- Exercise:
All that is needed is the line in the material below containing "common name: mouse", plus every line after it, printed exactly.
[[ Input open ]]
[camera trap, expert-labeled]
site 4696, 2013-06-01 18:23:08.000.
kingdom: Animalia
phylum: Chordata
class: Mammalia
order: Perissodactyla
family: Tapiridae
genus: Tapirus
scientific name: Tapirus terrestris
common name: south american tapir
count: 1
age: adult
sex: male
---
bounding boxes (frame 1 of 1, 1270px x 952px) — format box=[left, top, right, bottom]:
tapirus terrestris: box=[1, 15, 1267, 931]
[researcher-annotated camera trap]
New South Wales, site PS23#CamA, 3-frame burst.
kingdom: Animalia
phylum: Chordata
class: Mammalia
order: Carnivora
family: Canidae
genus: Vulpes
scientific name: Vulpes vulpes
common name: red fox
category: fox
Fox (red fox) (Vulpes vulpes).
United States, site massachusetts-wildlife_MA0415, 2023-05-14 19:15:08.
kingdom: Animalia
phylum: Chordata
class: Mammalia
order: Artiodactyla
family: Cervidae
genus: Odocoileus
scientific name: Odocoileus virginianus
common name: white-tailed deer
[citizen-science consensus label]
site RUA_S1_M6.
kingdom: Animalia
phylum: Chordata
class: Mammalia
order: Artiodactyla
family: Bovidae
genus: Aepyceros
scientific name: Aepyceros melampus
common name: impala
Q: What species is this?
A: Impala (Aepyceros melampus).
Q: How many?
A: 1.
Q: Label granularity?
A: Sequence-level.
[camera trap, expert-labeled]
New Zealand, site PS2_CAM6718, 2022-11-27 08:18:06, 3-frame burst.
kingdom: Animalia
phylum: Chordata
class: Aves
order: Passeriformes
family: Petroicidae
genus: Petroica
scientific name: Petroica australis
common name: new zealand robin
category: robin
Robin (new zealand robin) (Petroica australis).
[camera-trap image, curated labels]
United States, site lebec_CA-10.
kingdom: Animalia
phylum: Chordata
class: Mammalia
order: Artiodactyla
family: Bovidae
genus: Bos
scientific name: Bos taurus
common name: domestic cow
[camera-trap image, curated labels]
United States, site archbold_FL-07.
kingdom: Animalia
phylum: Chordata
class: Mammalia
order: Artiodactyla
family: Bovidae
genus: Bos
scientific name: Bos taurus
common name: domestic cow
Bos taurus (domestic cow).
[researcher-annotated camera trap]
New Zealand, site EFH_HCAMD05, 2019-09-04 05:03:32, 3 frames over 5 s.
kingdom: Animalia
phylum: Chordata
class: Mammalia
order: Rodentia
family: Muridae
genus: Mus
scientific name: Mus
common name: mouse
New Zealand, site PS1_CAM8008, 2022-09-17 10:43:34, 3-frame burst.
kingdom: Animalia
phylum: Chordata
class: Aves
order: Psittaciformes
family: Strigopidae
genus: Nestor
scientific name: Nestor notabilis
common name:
[[ Input closed ]]
- Reply to the task:
common name: mouse
New Zealand, site PS1_CAM8008, 2022-09-17 10:43:34, 3-frame burst.
kingdom: Animalia
phylum: Chordata
class: Aves
order: Psittaciformes
family: Strigopidae
genus: Nestor
scientific name: Nestor notabilis
common name:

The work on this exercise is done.